For example, filmmakers can now gather and organize groups of interested fans and users online before a work is completed. They can invite their feedback, enter into meaningful dialogues, and make an interactive exchange of ideas and questions part of the work’s development. This kind of open inquiry approach will completely transform our legacy ideas of public media.

Patricia: What are some projects emerging in this new public media landscape that you think open up new ways of thinking about our digital futures?

Helen: I am deeply intrigued by the multiple public media/public art projects being organized by Jon Ippolito and Joline Blais < http://www.three.org/>, who teach new media practice at the University of Maine. They work with social networks, kinship systems, indigenous peoples, and environmental issues. I don’t always understand exactly what they are doing, but when I do, I am jolted by the new connections they are making. And that’s a good thing.

Perhaps readers of this blog can share projects they know about that open up new ways of thinking about our digital futures? I welcome more interaction on this topic. Let’s discuss!

Patricia: What is unresolved in this new landscape? What are some debates we need to consider and engage in?

Helen: The idea of resolution may be a pipe dream in this landscape with new nodes for public media futures. Perhaps the game will just go on and on, changing abuptly just when resolution seems at hand.

Here are some of the questions I continue to ruminate over:

1. How can artists get interested in and more actively engaged in the huge telecommunications and cultural policy debates of our time?

2. How can we encourage gamers to change the terms of what is public media and learn new ways to play our way into common spaces for dialogue?

3. How can I connect 20th century cinema and art practice to the new media forms I see emerging?

4. How is the burgeoning “maker’s culture” changing both technology and arts communities?

5. Where will the new public media reside in the coming decades? Will it still be defined primarily by television or radio – or the next medium after Facebook and Twitter?

6. How can we bring into focus the urgent need for digital literacy? How can we recognize digital media not only as a conduit for ‘content,’ but as a creative medium itself in the process of being defined?

And finally, for me, one of the most important pieces missing in these larger debates is seeing the variety of voices of creators articulating and writing about their own experiences in the digital environment, as artists and participants.What is working? What is not working? What are some of the values or ethics we need to articulate as creators in this space? What new connections are you making in your work?

There is no excuse anymore for creators and producers to not become engaged in the rebuilding of a public media space. As designer Bruce Mau wrote in “An Incomplete Manifesto for Growth" :

"Organization=Liberty: Real innovation in design, or any other field, happens in context.”

• _Supplied entries_
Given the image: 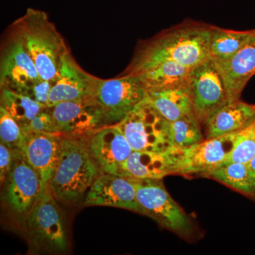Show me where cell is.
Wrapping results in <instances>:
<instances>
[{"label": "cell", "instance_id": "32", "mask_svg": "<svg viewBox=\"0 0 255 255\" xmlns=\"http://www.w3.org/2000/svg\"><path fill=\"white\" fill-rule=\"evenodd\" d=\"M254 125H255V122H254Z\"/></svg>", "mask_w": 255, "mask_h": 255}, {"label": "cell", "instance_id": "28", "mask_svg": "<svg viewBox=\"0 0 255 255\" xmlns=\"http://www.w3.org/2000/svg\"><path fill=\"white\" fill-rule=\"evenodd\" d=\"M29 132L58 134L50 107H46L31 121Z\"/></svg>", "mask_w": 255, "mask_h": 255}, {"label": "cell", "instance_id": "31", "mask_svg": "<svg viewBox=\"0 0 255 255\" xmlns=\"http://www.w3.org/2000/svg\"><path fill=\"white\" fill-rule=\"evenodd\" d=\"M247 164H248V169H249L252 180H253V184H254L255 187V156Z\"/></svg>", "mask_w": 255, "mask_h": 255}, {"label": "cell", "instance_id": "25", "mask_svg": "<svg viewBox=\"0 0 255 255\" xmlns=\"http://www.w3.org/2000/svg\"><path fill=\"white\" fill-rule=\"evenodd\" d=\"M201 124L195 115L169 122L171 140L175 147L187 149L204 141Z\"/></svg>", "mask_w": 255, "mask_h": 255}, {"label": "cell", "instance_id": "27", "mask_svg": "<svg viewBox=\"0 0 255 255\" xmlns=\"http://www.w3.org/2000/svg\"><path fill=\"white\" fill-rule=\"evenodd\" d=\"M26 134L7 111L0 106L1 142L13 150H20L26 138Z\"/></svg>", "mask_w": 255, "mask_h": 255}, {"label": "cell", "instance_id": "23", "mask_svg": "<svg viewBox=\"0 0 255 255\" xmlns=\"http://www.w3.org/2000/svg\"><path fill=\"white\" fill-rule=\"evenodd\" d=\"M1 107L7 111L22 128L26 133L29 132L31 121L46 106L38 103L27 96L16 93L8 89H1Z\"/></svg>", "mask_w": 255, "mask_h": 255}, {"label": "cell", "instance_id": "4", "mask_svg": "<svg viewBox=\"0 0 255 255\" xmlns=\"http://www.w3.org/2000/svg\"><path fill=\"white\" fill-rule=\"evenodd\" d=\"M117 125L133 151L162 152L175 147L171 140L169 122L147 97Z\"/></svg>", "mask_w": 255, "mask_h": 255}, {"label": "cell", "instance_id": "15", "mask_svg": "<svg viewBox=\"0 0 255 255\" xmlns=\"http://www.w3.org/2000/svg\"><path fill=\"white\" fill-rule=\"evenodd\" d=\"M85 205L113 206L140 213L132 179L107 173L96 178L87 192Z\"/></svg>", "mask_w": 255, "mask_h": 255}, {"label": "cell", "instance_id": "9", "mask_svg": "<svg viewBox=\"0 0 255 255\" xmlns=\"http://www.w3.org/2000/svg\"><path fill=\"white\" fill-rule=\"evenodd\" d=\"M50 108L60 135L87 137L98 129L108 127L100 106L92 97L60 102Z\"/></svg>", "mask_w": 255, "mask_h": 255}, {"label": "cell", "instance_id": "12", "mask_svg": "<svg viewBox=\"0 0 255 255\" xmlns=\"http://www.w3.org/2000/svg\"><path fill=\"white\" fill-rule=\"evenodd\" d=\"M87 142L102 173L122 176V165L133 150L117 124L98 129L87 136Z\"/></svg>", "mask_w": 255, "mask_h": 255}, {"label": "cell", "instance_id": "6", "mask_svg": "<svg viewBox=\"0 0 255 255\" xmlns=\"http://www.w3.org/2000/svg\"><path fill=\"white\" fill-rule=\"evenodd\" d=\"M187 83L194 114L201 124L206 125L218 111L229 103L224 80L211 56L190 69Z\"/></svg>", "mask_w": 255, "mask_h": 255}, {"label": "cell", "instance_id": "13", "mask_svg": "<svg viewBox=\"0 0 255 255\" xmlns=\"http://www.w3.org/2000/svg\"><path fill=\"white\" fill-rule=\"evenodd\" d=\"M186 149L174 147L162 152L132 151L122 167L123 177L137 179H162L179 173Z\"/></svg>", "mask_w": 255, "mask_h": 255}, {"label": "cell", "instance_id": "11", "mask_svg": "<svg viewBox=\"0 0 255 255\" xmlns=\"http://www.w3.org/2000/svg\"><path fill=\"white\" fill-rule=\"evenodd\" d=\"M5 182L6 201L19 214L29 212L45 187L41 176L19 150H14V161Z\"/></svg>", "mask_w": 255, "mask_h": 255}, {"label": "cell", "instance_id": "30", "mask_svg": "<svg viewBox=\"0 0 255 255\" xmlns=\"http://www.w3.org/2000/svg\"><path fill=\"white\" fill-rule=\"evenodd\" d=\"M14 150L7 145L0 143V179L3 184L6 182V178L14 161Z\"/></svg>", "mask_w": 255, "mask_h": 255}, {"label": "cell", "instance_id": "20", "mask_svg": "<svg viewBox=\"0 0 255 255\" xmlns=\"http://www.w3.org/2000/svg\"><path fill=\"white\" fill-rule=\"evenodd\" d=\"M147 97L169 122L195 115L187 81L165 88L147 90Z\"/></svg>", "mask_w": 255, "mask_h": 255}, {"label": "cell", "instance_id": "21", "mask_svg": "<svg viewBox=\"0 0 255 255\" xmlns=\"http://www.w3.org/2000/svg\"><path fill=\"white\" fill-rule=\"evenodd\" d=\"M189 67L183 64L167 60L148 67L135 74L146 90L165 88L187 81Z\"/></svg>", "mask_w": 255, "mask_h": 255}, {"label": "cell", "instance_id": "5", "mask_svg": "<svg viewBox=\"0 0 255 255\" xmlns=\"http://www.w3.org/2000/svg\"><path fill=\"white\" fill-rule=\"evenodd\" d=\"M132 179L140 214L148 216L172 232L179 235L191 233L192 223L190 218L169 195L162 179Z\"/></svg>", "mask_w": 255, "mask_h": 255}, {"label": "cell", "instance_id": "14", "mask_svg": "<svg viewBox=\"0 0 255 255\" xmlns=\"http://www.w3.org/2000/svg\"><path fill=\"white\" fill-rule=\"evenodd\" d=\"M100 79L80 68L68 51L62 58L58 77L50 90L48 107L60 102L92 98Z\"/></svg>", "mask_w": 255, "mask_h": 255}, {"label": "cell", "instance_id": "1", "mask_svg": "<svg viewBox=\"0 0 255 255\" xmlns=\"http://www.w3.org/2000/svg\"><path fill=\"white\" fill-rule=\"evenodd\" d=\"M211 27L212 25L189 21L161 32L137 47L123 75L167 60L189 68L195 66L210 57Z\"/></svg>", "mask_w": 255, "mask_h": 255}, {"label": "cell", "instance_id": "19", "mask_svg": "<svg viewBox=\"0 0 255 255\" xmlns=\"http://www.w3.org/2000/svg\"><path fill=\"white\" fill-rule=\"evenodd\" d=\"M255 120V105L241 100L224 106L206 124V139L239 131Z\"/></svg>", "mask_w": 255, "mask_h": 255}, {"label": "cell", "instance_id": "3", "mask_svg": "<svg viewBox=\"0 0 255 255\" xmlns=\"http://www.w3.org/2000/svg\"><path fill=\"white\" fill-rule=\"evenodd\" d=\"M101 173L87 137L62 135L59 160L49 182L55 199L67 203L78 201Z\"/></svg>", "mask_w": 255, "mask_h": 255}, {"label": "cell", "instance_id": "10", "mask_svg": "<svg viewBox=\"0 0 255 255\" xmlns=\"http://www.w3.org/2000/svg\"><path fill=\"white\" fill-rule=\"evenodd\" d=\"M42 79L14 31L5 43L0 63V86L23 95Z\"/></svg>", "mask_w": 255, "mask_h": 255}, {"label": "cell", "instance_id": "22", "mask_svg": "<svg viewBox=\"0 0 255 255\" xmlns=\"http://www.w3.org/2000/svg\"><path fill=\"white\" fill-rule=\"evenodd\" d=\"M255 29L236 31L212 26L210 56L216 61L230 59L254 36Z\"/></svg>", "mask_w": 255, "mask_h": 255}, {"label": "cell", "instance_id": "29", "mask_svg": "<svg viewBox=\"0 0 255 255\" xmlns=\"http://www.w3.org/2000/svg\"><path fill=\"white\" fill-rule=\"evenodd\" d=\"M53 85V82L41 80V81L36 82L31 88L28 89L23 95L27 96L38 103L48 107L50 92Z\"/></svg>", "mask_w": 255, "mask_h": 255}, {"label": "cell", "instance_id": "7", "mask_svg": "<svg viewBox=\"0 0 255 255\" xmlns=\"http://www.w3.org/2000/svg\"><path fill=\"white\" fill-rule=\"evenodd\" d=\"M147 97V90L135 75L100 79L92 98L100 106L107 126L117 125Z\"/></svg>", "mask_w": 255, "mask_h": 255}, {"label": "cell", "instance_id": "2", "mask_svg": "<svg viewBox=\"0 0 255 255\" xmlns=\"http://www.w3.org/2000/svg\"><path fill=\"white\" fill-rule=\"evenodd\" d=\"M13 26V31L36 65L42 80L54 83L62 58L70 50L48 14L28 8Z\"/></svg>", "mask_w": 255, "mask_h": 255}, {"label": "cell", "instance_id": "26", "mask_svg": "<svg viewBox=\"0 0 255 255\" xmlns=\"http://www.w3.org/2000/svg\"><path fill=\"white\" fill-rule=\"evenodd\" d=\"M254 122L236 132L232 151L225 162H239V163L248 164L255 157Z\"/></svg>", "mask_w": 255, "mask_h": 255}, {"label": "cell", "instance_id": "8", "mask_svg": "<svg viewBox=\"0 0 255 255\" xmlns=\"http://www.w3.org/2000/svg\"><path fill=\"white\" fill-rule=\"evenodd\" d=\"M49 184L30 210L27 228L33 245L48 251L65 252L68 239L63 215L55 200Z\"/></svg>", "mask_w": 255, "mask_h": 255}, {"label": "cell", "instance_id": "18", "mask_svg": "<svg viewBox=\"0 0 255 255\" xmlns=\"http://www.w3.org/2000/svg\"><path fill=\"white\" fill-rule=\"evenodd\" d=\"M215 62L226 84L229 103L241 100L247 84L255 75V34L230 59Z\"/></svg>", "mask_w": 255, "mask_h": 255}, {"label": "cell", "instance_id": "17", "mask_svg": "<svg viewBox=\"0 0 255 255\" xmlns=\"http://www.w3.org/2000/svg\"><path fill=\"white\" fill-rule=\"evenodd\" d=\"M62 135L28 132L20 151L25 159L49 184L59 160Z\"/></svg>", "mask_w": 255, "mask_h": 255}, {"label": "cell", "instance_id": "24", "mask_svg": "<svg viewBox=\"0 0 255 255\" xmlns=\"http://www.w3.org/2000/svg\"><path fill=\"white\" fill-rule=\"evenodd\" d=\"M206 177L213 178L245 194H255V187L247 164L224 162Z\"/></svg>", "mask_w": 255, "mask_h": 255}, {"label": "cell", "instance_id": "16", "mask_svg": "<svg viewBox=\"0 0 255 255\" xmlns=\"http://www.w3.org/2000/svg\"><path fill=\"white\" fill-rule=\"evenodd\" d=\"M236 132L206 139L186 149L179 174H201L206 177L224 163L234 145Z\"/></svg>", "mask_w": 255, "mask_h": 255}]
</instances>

• _What to work on_
**1)** According to the interview, what do Jon Ippolito and Joline Blais work with? List every item it names.
**2)** In the interview, who wrote "An Incomplete Manifesto for Growth"?

• _Full solutions_
**1)**
Social networks
Kinship systems
Indigenous peoples
Environmental issues

**2)** The designer Bruce Mau.